- TASK TO CARRY OUT -
Which lines of the material hold the word "site"? Copy each one.

- DATA EXTRACTS -
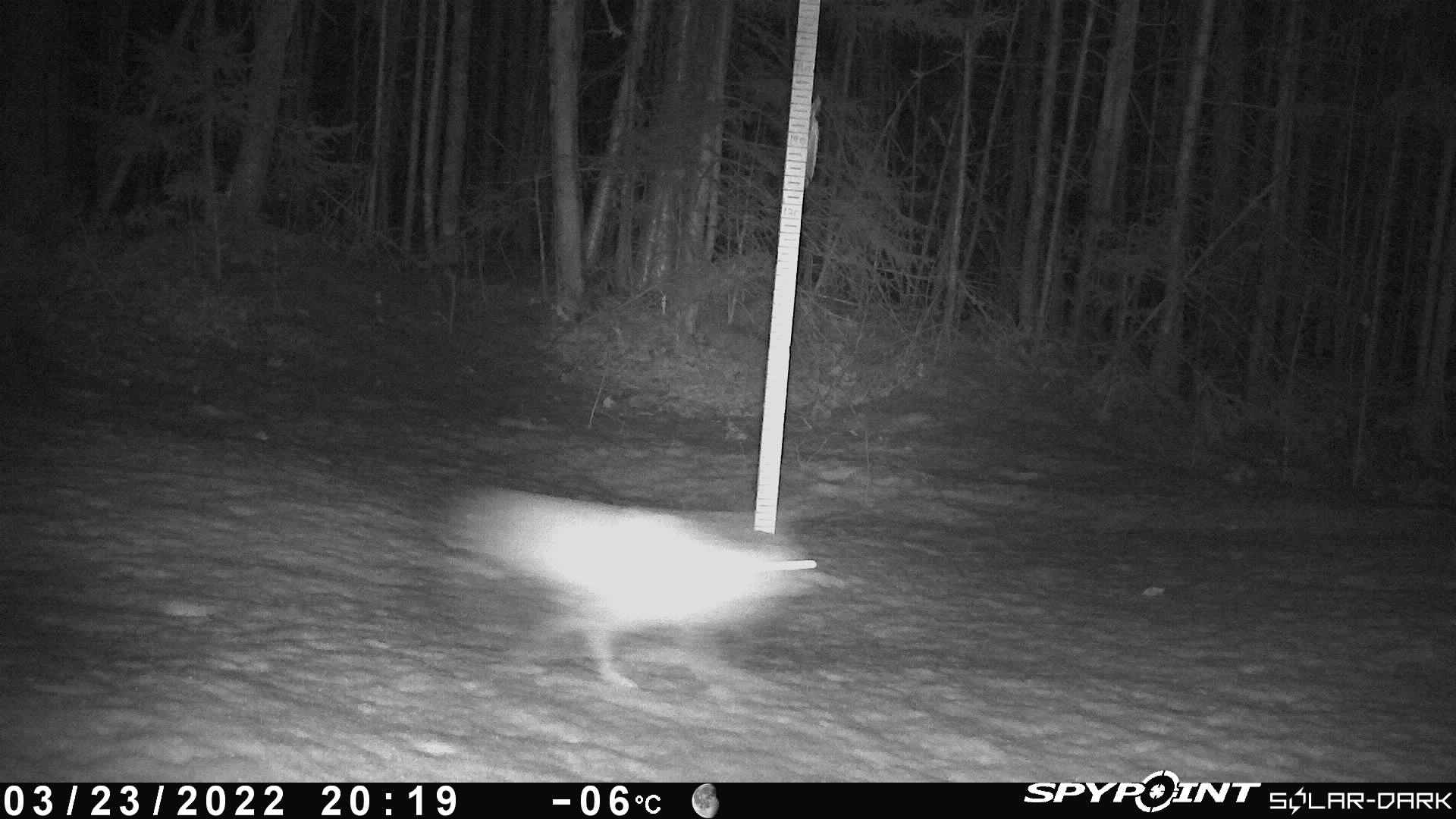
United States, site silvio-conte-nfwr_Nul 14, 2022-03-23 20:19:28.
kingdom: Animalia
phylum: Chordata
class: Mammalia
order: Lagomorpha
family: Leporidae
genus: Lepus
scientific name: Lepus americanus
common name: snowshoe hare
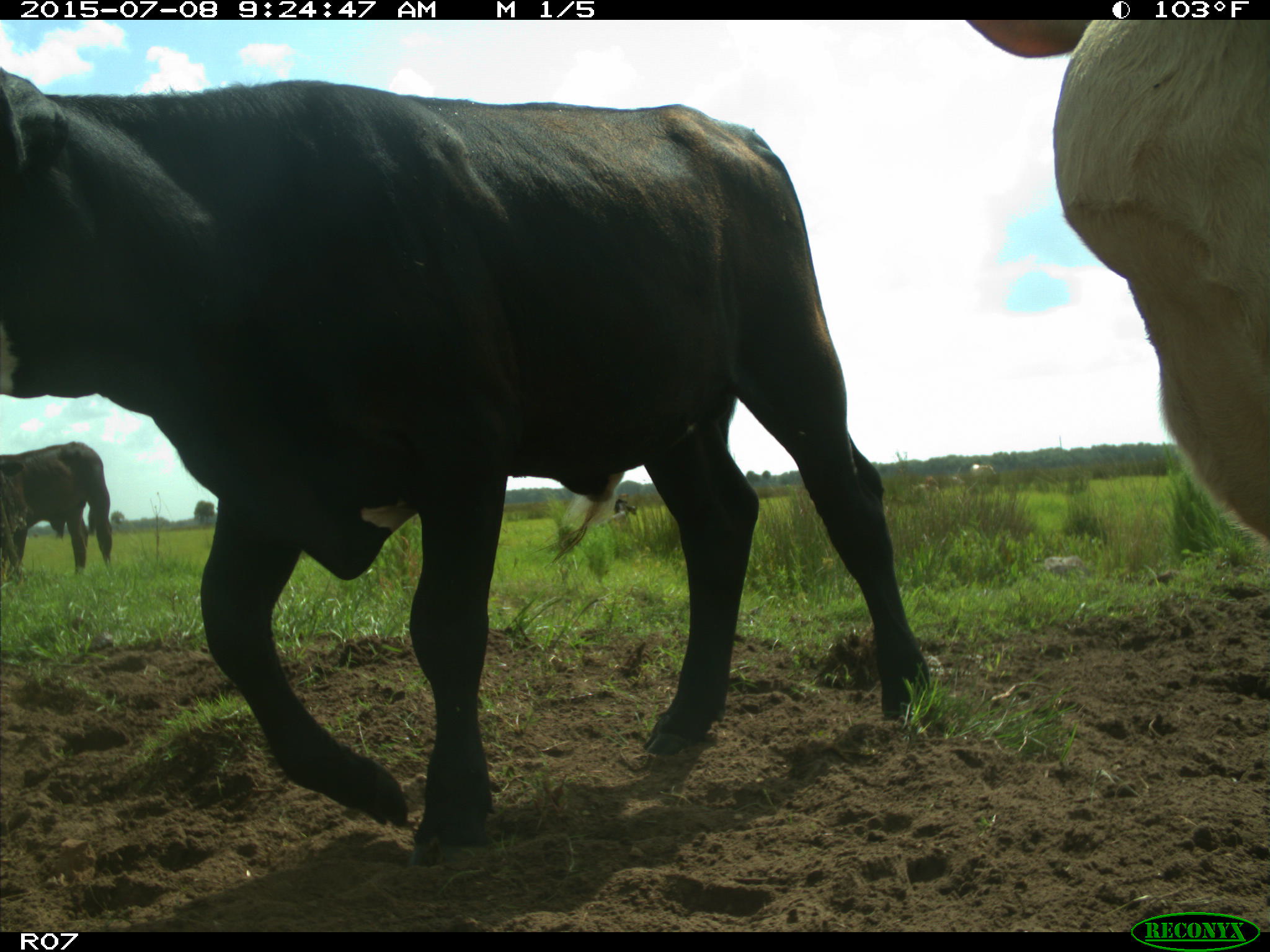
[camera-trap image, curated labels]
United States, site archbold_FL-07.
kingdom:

==

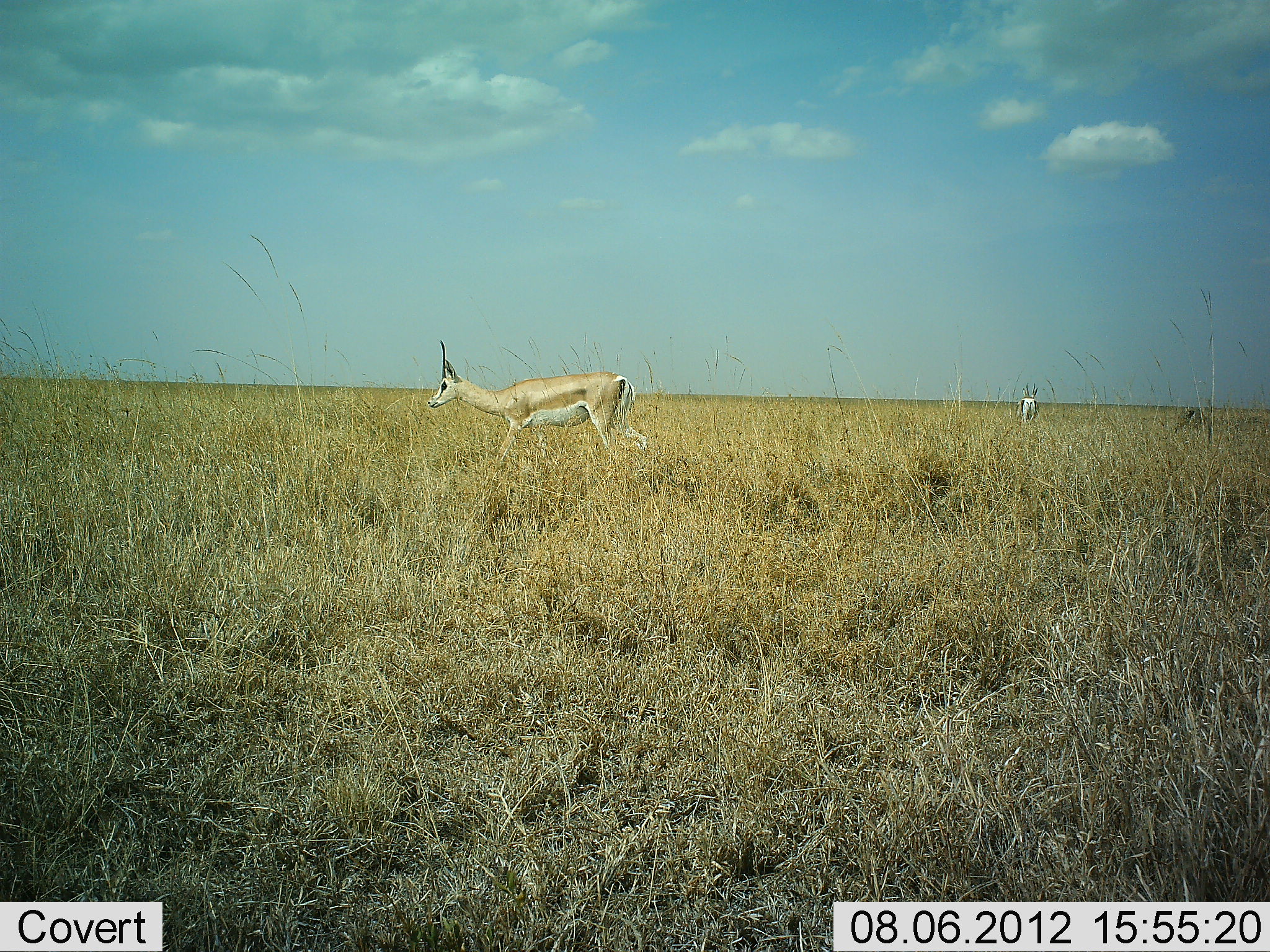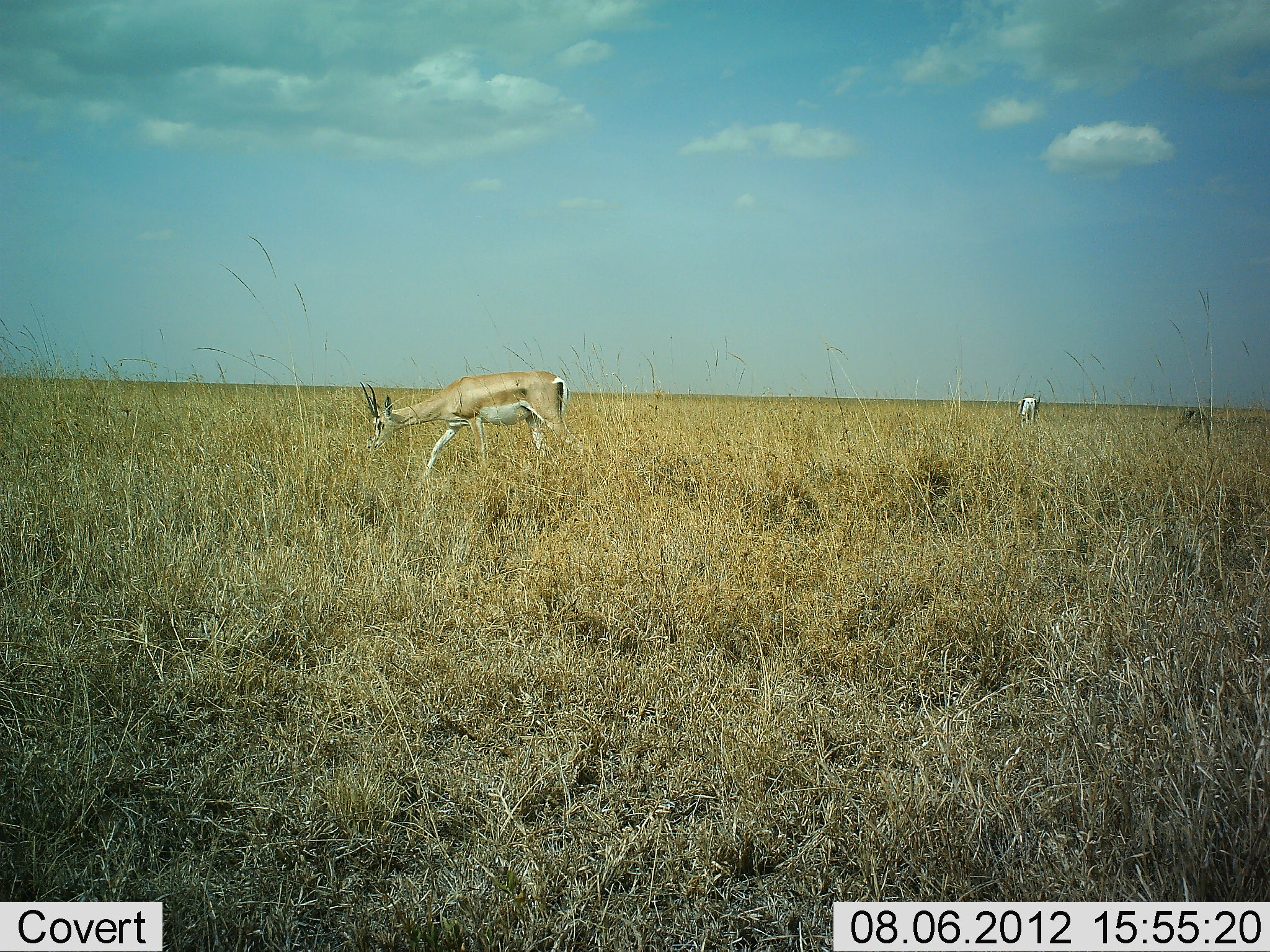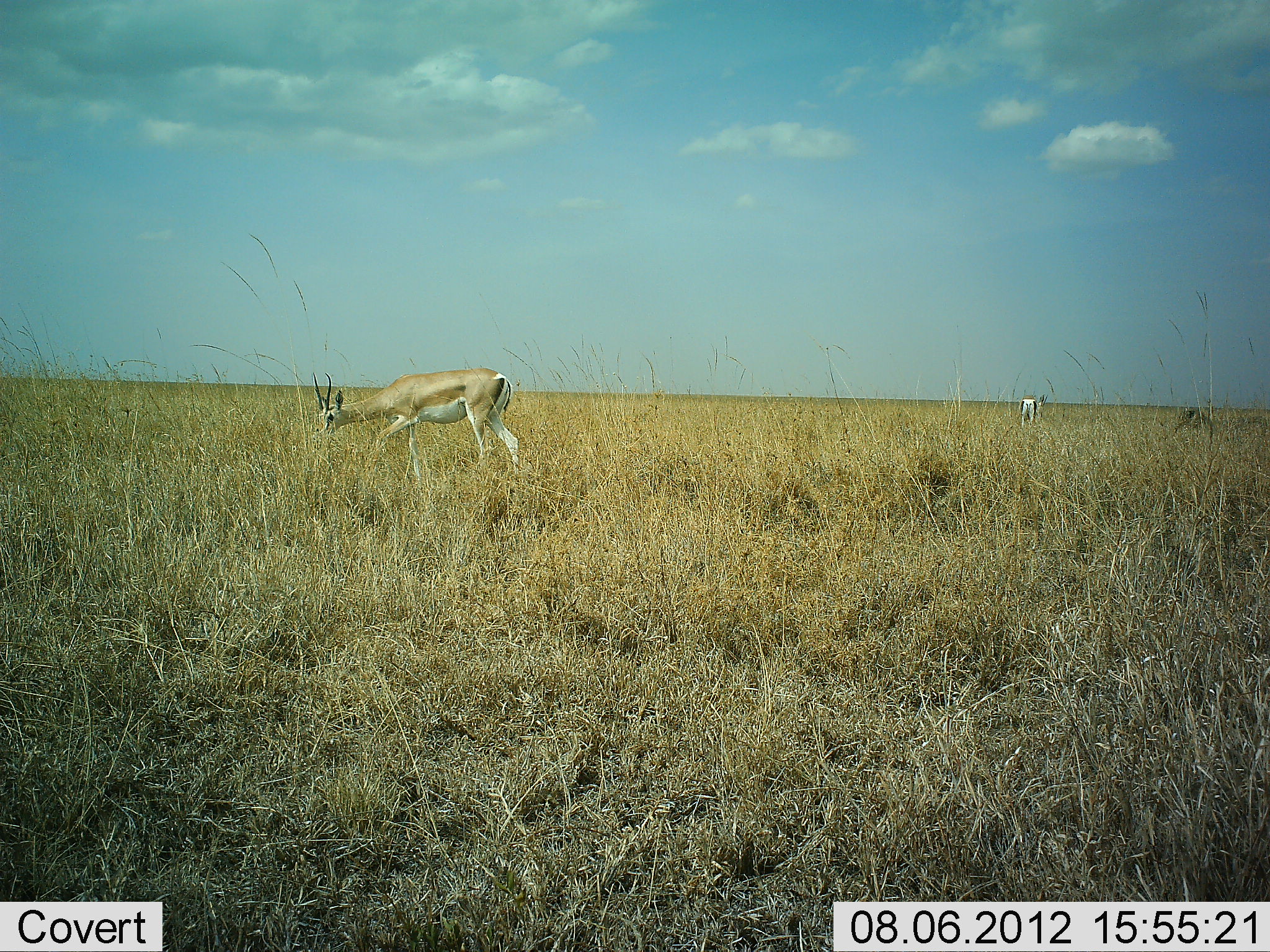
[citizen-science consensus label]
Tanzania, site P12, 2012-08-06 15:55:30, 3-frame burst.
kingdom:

---

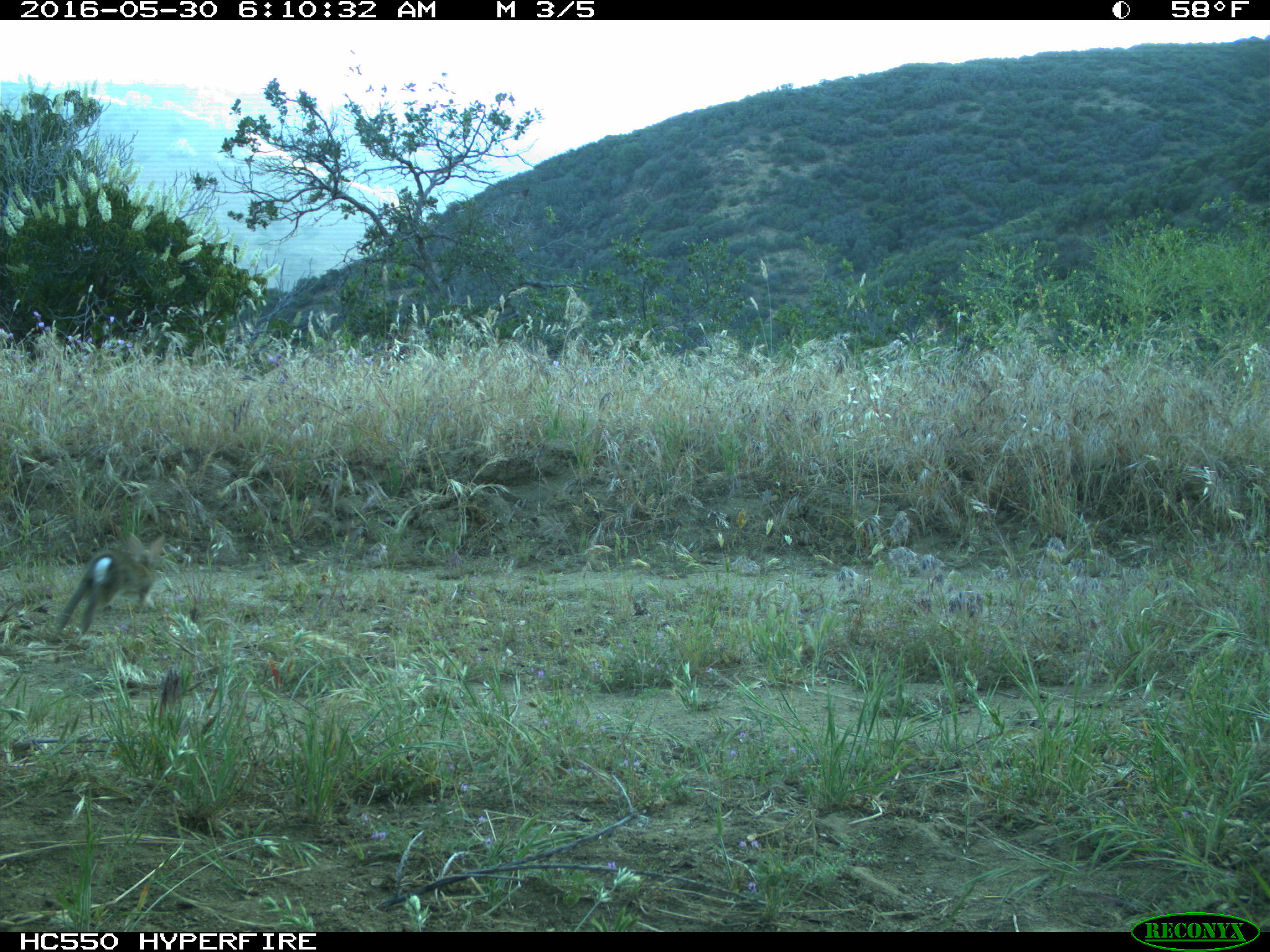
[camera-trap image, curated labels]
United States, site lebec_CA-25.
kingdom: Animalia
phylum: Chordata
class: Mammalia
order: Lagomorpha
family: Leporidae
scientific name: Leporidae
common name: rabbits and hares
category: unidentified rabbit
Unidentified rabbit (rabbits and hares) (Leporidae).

- RESPONSE -
United States, site silvio-conte-nfwr_Nul 14, 2022-03-23 20:19:28.
United States, site archbold_FL-07.
Tanzania, site P12, 2012-08-06 15:55:30, 3-frame burst.
United States, site lebec_CA-25.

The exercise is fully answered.